Edge of Eternity Early Impressions
From the March 2023 Humble Choice bundle, I took a look at Edge of Eternity. This wasn’t the original plan. Originally, I was to take a look at Biomutant. And… I did. Briefly. I made the fatal flaw of daring to play it, on PC mind-you, with a mouse and keyboard. It was hate at first contact. There is a weird swing in camera position that happens before it starts to pivot, and on PC’s native controls at least, it feels truly awful.
I gave controller a go — I’ve certainly softened my position on using a controller for PC games over the years, but at least so far as Biomutant was concerned… The damage was done. Controller was better, but not good enough to keep me going. Fortunately, Stalkingvengeance over at Cubic Creativity picked Biomutant up and played it instead, with much greater success.
So we swapped. And I got to play Edge of Eternity as well — an RPG in the stylings of the PlayStation 1 and 2 era Final Fantasy titles.
__________
### Work item
Revise part of the Edge of Eternity impressions: start at the words "I gave controller", stop after "much greater success.", and write that passage again with "softened" changed to "relaxed".

### Data
__________
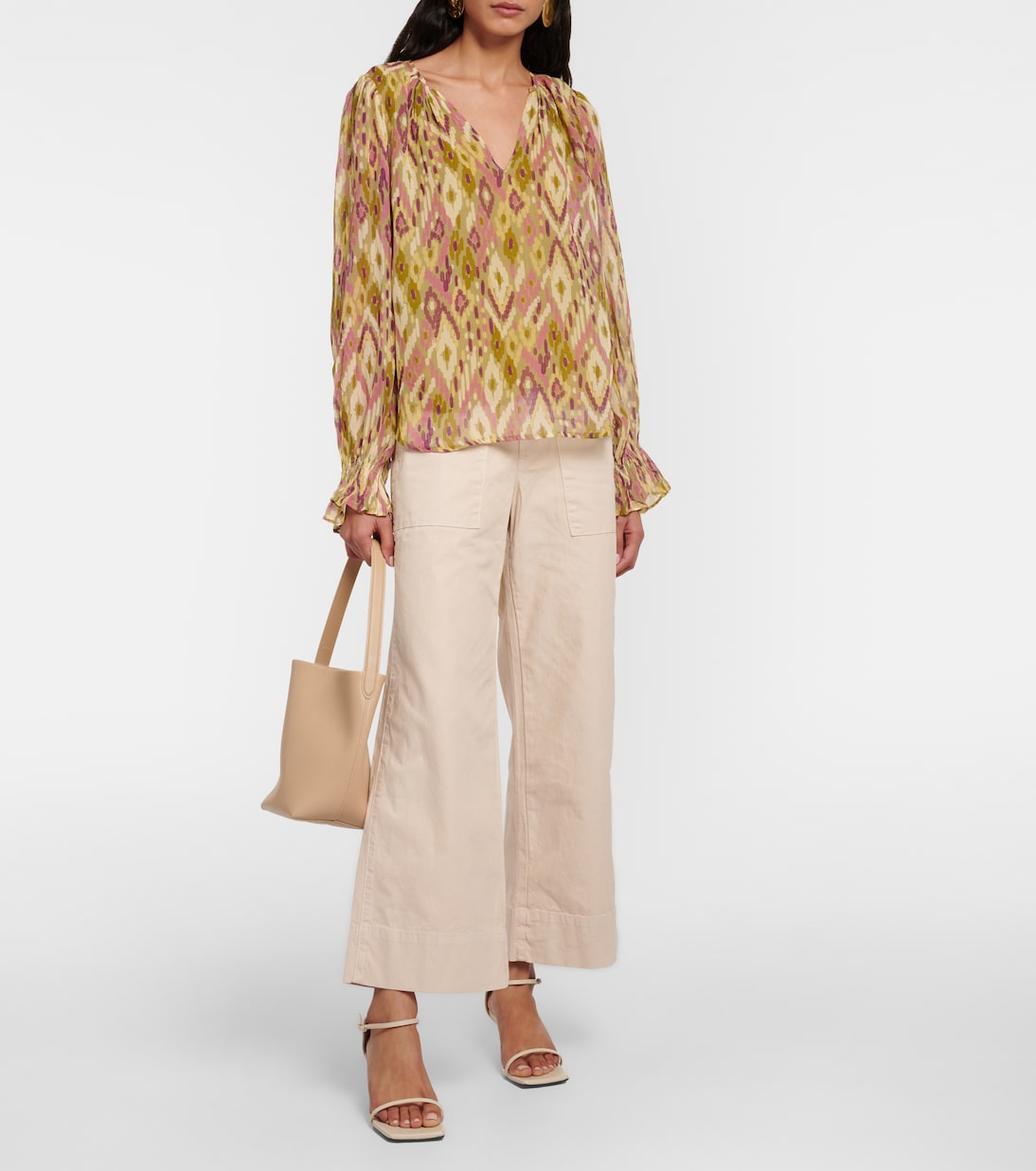Pantaloni cropped a gamba larga Mya in cotone | Velvet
__________
### Problem solution
I gave controller a go — I’ve certainly relaxed my position on using a controller for PC games over the years, but at least so far as Biomutant was concerned… The damage was done. Controller was better, but not good enough to keep me going. Fortunately, Stalkingvengeance over at Cubic Creativity picked Biomutant up and played it instead, with much greater success.